29/08/2026
Devocional de HOY
Un hermano de bendición
Fecha: 2026-08-29
Bíblico: “Ahora, pues, no tengáis miedo; yo os sustentaré a vosotros y a vuestros hijos. Así los consoló, y les habló al corazón”. (Génesis 50:21)
Complementario: 2 Corintios 1:3-4
Devocional: Una de las cosas con las que lucha a diario el ser humano es el temor, y los hermanos de José tenían temor de su futuro, de lo que sería de ellos, ¿lo tenemos nosotros también? José les transmite confianza, se convierte en el hermano que ve por ellos, los alimenta y los cuida, fue como un guarda para ellos. Como hermano responsable de perpetuar el legado de su padre, debía garantizar que sus hermanos no perecieran, por el contrario, que se multiplicaran al punto de que su familia no se extinguiera, se fortaleciera y se perpetuara. José no necesitó que su padre le recomendara cuidar a sus hermanos, él era un hombre de fe y, como tal, los cuidaría y los sustentaría; así ellos jamás cambiaran o no se arrepintieran del mal que le habían causado. José, no se quedó en tranquilizarlos, sino que los consoló. ¿Qué es consolar? Es animar, alentar, ayudar, tres cosas importantes que hizo por ellos; además, les habló al corazón. Si alguien necesitaba consuelo era José, pero él consoló a todos aquellos alrededor suyo, eso es lo que hace un hombre como José, un hombre que ama, un hombre que vive de acuerdo con el propósito que Dios dio para su vida. El propósito de Dios es que consolemos, pues hemos recibido el consuelo de Dios, inclusive a aquellos que han procurado el mal sobre nuestra vida. Pablo habla de esto en la segunda carta a los Corintios, reconociendo que Dios es nuestro consolador, nuestro ayudador, Él es capaz de vendar los corazones rotos, de sanar las heridas más dolorosas, y de dar esperanza y gozo. José había experimentado esto de parte de Dios durante todo su proceso de vida y por eso pudo consolar a sus hermanos.

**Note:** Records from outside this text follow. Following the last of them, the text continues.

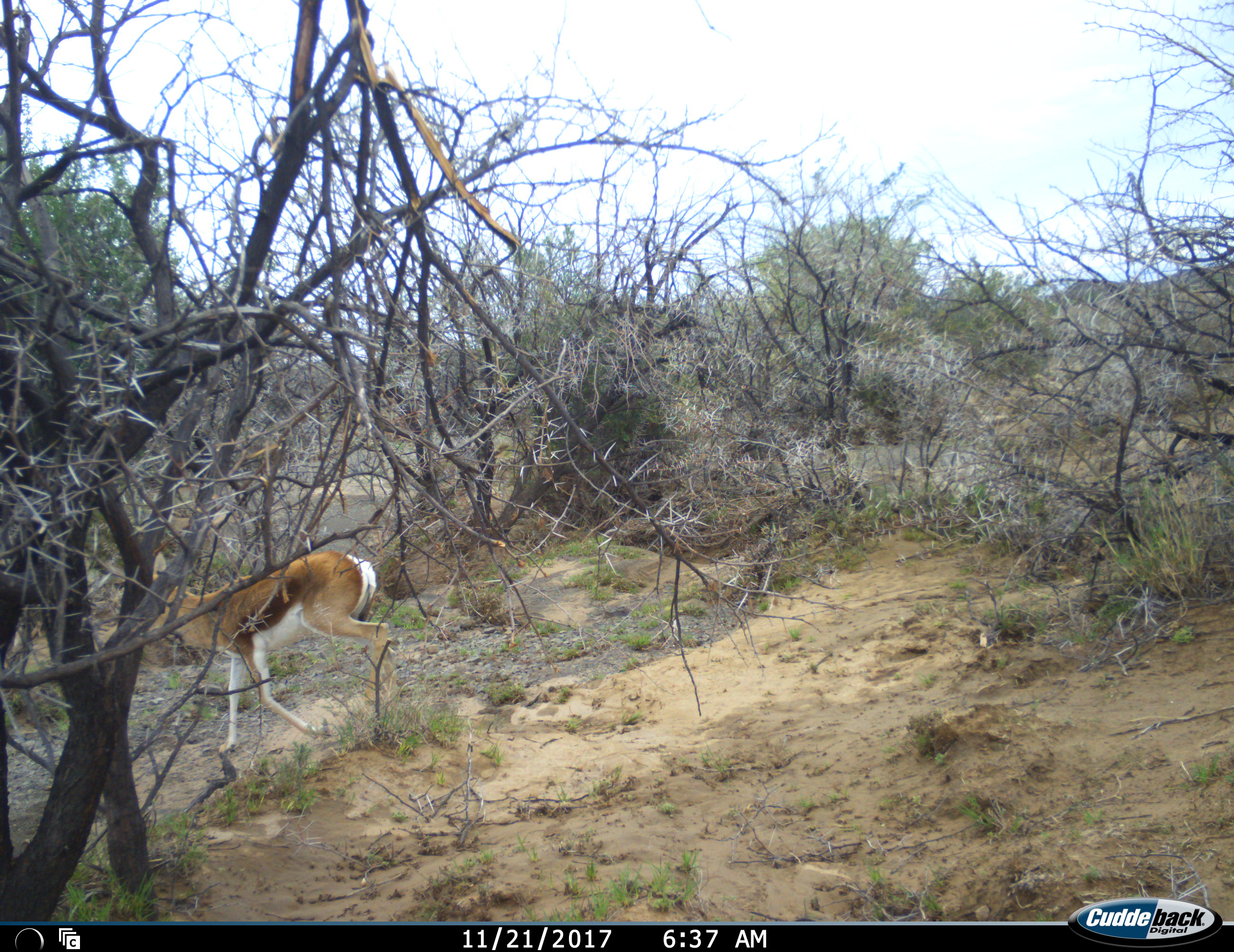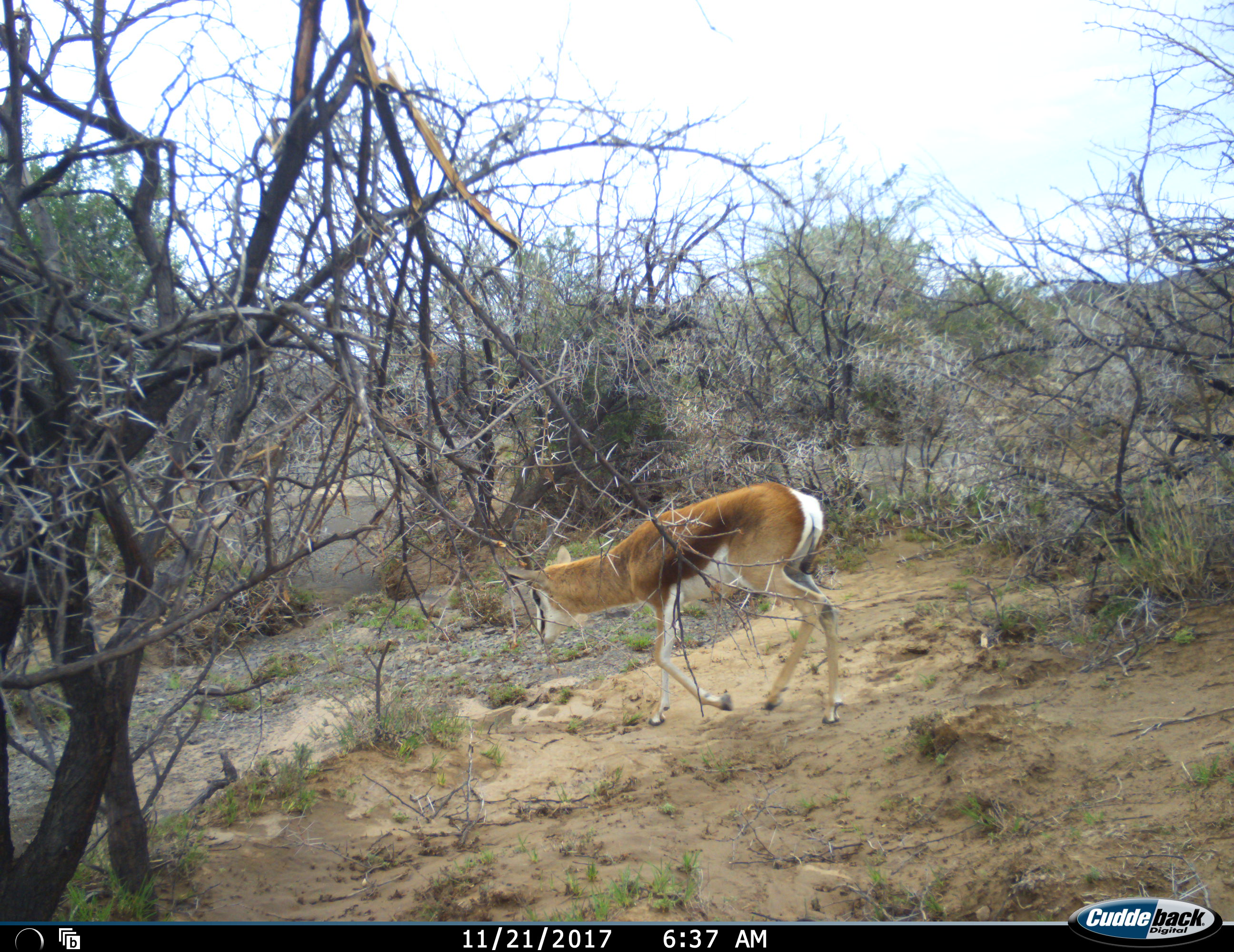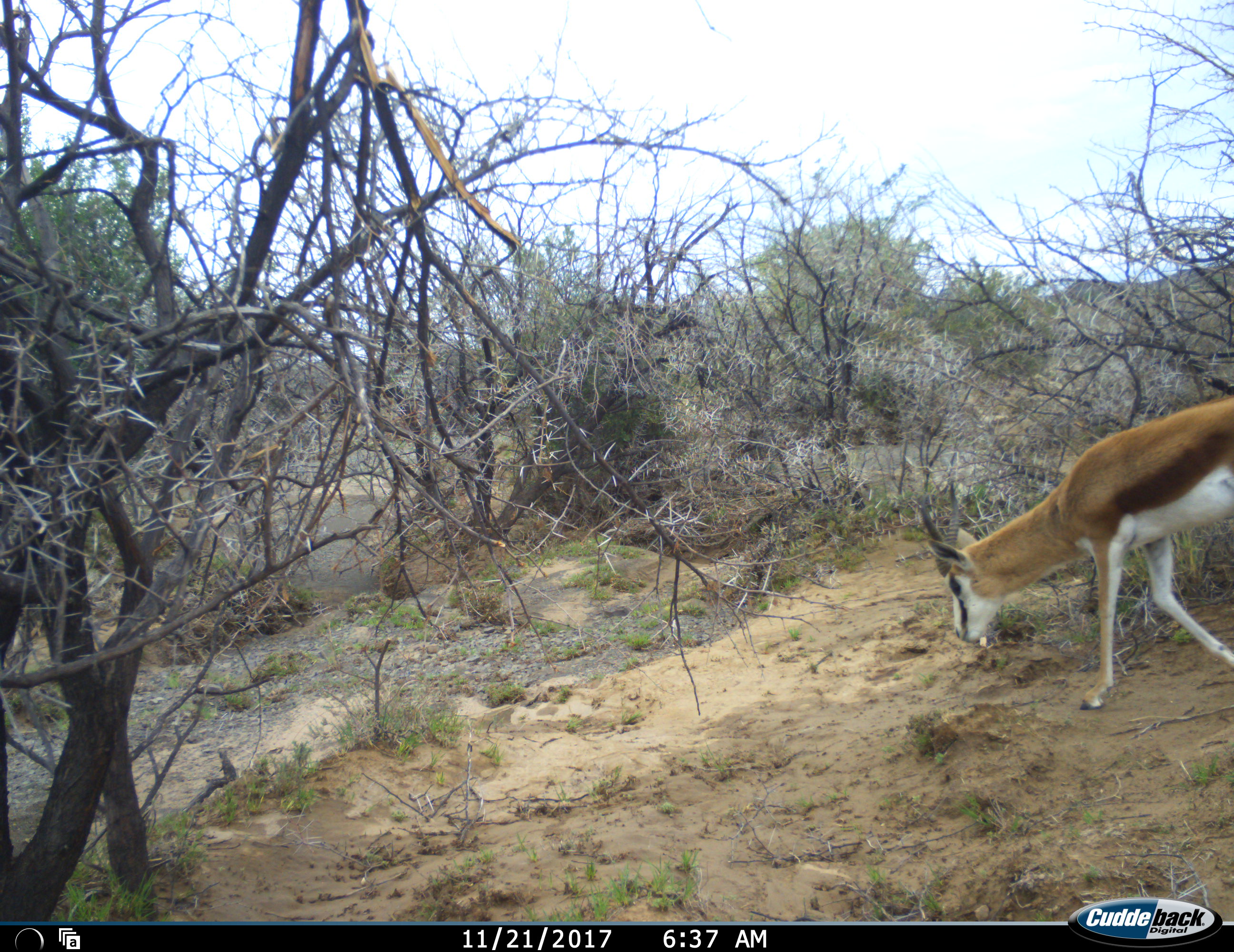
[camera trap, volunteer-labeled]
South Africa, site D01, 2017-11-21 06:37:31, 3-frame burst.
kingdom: Animalia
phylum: Chordata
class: Mammalia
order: Artiodactyla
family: Bovidae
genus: Antidorcas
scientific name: Antidorcas marsupialis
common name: springbok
Springbok (Antidorcas marsupialis), count 1. Behavior (volunteer vote fractions): standing 10%, resting 0%, moving 100%, interacting 0%. Young present (vote fraction): 0%. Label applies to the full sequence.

Un hombre o una mujer de fe han de bendecir a sus hermanos, disfrutando la reconciliación y el amor sustentador hacia ellos, llevándoles consuelo y hablándoles al corazón.

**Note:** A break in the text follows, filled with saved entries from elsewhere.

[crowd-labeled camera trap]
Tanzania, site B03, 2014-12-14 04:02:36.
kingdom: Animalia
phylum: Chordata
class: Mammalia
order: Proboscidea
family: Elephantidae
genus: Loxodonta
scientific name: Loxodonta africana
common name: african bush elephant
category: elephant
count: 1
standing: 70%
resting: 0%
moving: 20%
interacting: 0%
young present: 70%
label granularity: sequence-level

Oremos: "Dios eterno, me presento ante ti, con corazón agradecido porque día tras día me has sustentado, me has consolado y has hablado a mi corazón como hoy. Cuan grande es tu Palabra y qué maravilloso es entender tus propósitos para mi vida. Permíteme cada día ser un hermano de bendición, que como hijo tuyo asuma el legado que me has dado, que cuide y sustente a mis hermanos, disfrutando la reconciliación y tu amor sustentador hacia ellos, llevándoles tranquilidad, consuelo y hablándoles al corazón cada día. Gracias Padre, que tu amor me cubra y tu bendición me acompañe".